Siebter Tag: Zeit für ein Fazit
Nach mehr als tausend Kilometern ist der Durchschnittsverbrauch zwar etwas gesunken, doch auch der jetzt angezeigte Wert von 12,5 Liter ist keine Glanzleistung. Immerhin schafft man mit dem Hybrid in der tempolimitierten US-Praxis exakt jenen Wert, den BMW für das Modell mit konventionellem V8-Benziner und 407 PS Leistung ausweist. Was bedeutet das? Eigentlich nur, dass der Hybrid-Aufwand überflüssig ist. Wer sparsamer X6 fahren will, kann das beispielsweise mit dem größten Dieselmotor der Baureihe, der ein sattes Drehmoment abliefert und 306 PS leistet und offiziell mit 7,5 Liter Sprit auskommt. Aber wen interessiert das in einem Land, in dem Benzin noch immer billiger ist als Mineralwasser? Eine Tankfüllung Benzin für den X6 kostet umgerechnet weniger als 50 Euro.

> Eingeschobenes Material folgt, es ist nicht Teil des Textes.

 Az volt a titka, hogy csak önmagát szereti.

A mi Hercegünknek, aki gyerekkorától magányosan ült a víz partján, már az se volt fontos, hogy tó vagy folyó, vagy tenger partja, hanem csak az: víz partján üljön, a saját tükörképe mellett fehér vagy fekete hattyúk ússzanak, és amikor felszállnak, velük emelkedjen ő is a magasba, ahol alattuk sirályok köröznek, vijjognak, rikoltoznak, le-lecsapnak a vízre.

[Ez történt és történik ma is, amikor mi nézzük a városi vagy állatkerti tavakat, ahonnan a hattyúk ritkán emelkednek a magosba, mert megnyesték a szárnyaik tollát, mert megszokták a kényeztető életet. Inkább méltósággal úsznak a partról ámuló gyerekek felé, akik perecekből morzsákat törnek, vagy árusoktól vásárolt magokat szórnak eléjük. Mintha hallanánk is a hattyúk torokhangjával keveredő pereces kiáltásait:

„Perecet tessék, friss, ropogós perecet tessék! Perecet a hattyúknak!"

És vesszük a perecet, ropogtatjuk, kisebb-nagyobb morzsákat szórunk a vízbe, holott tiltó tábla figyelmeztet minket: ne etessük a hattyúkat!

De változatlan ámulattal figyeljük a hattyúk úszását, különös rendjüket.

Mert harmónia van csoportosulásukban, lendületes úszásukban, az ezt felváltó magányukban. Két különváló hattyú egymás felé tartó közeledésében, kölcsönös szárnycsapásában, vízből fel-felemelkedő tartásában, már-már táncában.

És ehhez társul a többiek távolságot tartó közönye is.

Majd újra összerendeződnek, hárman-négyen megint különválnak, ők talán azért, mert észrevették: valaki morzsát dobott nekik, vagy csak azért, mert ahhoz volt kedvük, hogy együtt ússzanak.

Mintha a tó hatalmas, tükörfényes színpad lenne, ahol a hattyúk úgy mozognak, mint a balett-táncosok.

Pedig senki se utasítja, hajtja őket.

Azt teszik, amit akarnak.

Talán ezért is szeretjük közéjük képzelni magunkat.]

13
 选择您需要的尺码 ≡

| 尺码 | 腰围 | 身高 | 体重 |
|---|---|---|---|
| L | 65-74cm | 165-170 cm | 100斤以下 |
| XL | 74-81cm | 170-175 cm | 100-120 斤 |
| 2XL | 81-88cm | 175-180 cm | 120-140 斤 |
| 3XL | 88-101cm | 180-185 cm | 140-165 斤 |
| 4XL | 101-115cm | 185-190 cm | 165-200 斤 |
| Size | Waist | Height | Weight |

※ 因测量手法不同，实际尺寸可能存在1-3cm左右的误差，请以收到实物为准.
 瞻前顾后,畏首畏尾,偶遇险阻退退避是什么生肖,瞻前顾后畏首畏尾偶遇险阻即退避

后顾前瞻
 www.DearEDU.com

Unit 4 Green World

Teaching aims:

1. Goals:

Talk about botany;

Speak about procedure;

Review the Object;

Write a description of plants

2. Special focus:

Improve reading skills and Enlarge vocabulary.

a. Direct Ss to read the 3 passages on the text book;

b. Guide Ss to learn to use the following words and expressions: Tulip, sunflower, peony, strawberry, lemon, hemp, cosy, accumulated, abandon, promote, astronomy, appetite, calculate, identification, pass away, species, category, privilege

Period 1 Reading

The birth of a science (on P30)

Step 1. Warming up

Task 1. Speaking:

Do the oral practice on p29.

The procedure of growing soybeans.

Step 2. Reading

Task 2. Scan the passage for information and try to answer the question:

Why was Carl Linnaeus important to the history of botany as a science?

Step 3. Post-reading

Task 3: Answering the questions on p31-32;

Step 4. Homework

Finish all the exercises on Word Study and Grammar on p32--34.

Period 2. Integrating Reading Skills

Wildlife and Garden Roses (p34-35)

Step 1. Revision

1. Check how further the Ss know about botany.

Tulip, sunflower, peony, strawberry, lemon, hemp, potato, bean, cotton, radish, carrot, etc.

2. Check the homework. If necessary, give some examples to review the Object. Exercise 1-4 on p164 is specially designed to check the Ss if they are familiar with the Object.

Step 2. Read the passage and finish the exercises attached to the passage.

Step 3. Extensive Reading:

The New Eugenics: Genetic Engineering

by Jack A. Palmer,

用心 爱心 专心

Unter dem Strich ist der X6 Hybrid für BMW wie für die Kunden nicht mehr als ein grünes Feigenblatt. Denn für Klimaschützer ist der Wagen ebenso ungeeignet wie für Spritsparer. Aber wenigstens hat das Auto ein paar Superlative zu bieten wie etwa die überbordende Leistung - was für US-Kunden nicht ganz unwichtig sein dürfte.